HumanMCP: A Human-Like Query Dataset for Evaluating MCP Tool Retrieval Performance
Summary
HumanMCP is a new large-scale dataset designed to evaluate the tool retrieval performance of Large Language Models (LLMs) within the Model Context Protocol (MCP) ecosystem. It addresses a critical gap by providing diverse, human-like user queries for approximately 2,800 tools across 308 MCP servers, building upon the MCP Zero dataset. The dataset was generated using a two-stage Generator-Critic pipeline, employing gpt-4o-mini as the generator and gpt-4o as the critic, to create queries reflecting five distinct user personas (novice to expert). Experiments with GPT-4o-mini, Gemini 2.0 Flash, and Claude 3.5 Haiku showed that model accuracy degrades by about 10% as context size increases from 10 to 100 tools. For large contexts (up to 2,000 tools), Retrieval-Augmented Generation (RAG) with semantic retrieval (SentenceTransformer) improved Gemini 2.0 Flash's accuracy by 11 percentage points over raw context processing.
Key takeaway
For NLP Engineers developing LLM agents that interact with external tools, you should integrate HumanMCP into your evaluation pipelines to assess real-world performance. The dataset's diverse, persona-driven queries will reveal how your models handle varying user intents and context sizes, especially in environments with thousands of tools. Prioritize semantic retrieval methods within RAG architectures to maintain high accuracy as your tool ecosystem scales, as direct LLM processing degrades significantly in noisy, long-context scenarios.
Key insights
HumanMCP offers a persona-driven dataset for evaluating LLM tool retrieval, highlighting performance degradation in large contexts.
Principles
- Realistic user queries improve LLM tool-use evaluation.
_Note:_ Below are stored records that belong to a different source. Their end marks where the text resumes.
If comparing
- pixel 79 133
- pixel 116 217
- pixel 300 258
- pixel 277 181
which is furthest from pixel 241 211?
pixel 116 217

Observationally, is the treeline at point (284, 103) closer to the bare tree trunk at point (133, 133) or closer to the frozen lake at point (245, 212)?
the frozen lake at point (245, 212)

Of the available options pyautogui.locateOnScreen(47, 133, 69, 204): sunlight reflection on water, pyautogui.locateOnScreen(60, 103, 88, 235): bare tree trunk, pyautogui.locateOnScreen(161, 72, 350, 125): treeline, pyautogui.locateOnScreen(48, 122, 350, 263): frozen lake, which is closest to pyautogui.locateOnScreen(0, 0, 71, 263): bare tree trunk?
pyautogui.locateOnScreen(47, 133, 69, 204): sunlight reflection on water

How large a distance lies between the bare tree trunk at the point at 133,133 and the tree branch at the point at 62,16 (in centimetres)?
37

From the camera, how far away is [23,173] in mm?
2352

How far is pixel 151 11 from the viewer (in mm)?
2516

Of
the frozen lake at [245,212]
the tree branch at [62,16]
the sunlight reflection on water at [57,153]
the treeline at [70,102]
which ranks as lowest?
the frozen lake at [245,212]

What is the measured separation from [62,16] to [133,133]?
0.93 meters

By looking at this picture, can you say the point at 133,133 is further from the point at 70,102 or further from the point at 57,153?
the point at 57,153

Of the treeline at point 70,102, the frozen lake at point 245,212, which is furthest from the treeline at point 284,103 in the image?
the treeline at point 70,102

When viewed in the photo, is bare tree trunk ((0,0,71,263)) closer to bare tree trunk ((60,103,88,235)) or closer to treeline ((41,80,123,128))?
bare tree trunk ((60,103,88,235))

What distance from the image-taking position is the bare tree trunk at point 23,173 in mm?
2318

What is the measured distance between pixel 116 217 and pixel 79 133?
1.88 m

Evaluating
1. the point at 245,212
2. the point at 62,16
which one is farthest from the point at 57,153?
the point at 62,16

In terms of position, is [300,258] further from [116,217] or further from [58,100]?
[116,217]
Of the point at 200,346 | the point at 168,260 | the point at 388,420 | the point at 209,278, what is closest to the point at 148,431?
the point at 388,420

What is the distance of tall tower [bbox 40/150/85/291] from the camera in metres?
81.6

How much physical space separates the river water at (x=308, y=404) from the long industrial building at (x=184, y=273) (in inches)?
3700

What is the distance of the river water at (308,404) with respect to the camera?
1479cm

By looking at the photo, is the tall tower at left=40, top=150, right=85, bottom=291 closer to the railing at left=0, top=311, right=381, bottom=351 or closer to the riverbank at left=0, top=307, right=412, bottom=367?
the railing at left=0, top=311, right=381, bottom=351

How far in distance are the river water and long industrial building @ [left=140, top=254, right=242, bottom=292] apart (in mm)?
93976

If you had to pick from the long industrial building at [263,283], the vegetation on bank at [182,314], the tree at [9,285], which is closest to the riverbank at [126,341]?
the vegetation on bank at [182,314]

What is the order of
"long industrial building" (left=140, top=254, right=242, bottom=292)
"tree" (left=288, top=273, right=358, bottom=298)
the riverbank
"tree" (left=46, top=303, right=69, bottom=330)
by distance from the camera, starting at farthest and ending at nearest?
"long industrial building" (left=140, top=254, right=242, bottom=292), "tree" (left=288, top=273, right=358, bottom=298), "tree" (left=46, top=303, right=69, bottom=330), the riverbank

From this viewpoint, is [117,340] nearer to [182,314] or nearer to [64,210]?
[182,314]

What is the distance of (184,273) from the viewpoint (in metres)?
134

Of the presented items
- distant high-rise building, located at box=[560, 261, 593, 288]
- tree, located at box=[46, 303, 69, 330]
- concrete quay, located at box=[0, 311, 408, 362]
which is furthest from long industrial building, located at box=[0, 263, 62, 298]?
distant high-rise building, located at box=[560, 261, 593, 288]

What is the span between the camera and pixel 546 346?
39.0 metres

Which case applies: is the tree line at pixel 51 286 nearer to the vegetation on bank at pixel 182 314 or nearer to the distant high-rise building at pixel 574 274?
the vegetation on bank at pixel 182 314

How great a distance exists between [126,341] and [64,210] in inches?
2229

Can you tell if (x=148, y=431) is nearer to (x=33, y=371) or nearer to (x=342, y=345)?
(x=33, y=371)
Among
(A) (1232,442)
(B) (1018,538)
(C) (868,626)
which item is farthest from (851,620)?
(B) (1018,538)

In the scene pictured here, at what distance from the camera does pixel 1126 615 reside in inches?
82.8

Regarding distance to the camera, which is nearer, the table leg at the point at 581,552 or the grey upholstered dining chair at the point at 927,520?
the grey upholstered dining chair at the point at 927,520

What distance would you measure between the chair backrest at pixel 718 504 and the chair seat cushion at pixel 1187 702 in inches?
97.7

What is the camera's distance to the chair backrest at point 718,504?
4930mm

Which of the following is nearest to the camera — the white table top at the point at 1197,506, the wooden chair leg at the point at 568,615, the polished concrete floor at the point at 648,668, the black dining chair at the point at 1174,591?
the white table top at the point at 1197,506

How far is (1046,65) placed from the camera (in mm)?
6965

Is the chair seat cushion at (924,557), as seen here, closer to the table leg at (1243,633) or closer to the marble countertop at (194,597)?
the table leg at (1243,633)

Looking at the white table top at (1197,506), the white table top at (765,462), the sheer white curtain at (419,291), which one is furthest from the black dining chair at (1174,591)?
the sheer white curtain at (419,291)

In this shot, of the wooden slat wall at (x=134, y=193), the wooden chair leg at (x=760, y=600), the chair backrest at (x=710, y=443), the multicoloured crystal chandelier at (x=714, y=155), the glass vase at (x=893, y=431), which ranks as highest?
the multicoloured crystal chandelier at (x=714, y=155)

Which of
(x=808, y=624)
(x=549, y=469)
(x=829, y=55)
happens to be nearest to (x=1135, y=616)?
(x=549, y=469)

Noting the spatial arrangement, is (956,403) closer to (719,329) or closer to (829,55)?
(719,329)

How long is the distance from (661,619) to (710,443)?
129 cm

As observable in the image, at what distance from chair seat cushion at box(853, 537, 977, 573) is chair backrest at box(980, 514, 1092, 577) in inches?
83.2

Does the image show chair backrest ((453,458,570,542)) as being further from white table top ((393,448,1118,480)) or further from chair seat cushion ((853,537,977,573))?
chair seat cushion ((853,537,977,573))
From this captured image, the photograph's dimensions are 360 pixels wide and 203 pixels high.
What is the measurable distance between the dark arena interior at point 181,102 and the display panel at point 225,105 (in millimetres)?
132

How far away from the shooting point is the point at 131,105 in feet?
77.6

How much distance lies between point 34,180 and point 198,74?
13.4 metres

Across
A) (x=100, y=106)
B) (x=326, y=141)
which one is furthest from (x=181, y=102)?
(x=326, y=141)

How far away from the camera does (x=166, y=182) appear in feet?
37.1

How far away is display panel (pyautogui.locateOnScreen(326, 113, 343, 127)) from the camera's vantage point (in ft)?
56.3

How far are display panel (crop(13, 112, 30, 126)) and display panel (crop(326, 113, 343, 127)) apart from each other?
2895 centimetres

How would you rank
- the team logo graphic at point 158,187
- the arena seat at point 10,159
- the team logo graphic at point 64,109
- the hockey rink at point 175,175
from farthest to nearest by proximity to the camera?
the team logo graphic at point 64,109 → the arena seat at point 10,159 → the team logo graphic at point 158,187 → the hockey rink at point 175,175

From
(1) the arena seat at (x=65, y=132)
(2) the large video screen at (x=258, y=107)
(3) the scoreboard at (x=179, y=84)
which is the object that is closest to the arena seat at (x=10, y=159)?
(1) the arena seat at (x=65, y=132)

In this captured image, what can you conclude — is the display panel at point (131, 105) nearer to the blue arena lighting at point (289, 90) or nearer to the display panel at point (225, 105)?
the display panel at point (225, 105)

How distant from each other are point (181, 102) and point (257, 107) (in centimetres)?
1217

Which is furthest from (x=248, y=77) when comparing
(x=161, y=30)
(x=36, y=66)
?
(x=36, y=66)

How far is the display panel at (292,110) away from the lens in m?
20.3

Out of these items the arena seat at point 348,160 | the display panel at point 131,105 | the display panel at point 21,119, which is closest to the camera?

- LLM tool retrieval accuracy degrades with increasing context size.
- RAG with semantic retrieval enhances performance in large tool environments.
Method
A two-stage Generator-Critic pipeline (gpt-4o-mini as generator, gpt-4o as critic) synthesizes persona-based, realistic user queries from tool metadata, using a feedback loop for quality.
In practice
- Use HumanMCP to benchmark LLM tool selection.
- Implement RAG for LLM tool retrieval in large toolsets.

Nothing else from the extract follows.